Wednesday, February 08, 2006

Hazards in the house

I often have the feeling that They don't know how much danger They are in, living in what seems to be a pretty, suburban houselet. I am smaller than Them, and my eyesight is considerably finer (every time Tom goes out he asks Jess where his keys/mobile phone/wallet/business cards/vioin are, and she has no more clue than he has).

Therefore I am closer to the action they miss. For example:

There's a fox that comes into our back garden in the summer. As soon as the sun rises above a certain height and pleasant sunny patches appear under the pergola, there he is, sunning himself like a bloody dog, lying on his back with his paws up as if he owns the place. They purr over the way he and I 'tolerate' one another, but you won't catch me within ten feet of that thing. You want a fox in your garden? Did anybody ask me? They were afraid he'd try to eat me (as if! those animals know all about claws) - but reflect, I pray, upon what else I have to put up with from foxes. They carry fleas. They spray horrible scents on MY terriroty. And they raid the leftovers in the recycling bin before I can. None of this is acceptable.

Then there's the hole in the wall. In the bathroom, behind the loo. There's a mouse in there. I know there is. You want mice in your house? OK, I bring them in as gifts, but generally they are dead by then. Should I detect an untreated mouse alive and kicking in my own house, there'd be serious trouble. I'm not going to allow VERMIN to attack my bag of Science Plan Cat Food. Mice. Ugh. Everything has its place. And so, although I've not caught him yet, I stand sentry by the hole in the wall, motionless, waiting. Sooner or later, that mouse will emerge. And I will be there to get him. You wait and see. For now, all I hear is: "What are you doing in the bathroom, you silly pussycat?" Grrr.

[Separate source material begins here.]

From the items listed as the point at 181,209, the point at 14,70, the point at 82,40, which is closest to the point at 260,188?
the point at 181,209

Birds are another case in point. You don't want them in the house either. Not that they normally come in, but some day they might. The more of them I can put them off before they try to, the better. Can you imagine the mess? Feathers everywhere. All that tweeting. Droppings (we cats are extremely particular about such matters, but birds just do it anywhere). Birds, too, have a place, and it is outside, in the air. I am considered brutal should I kill one, but I promise, there is a reason.

There is always a reason. It's just that you have to be a cat to understand it. Humans never understand anything: they're too busy thinking.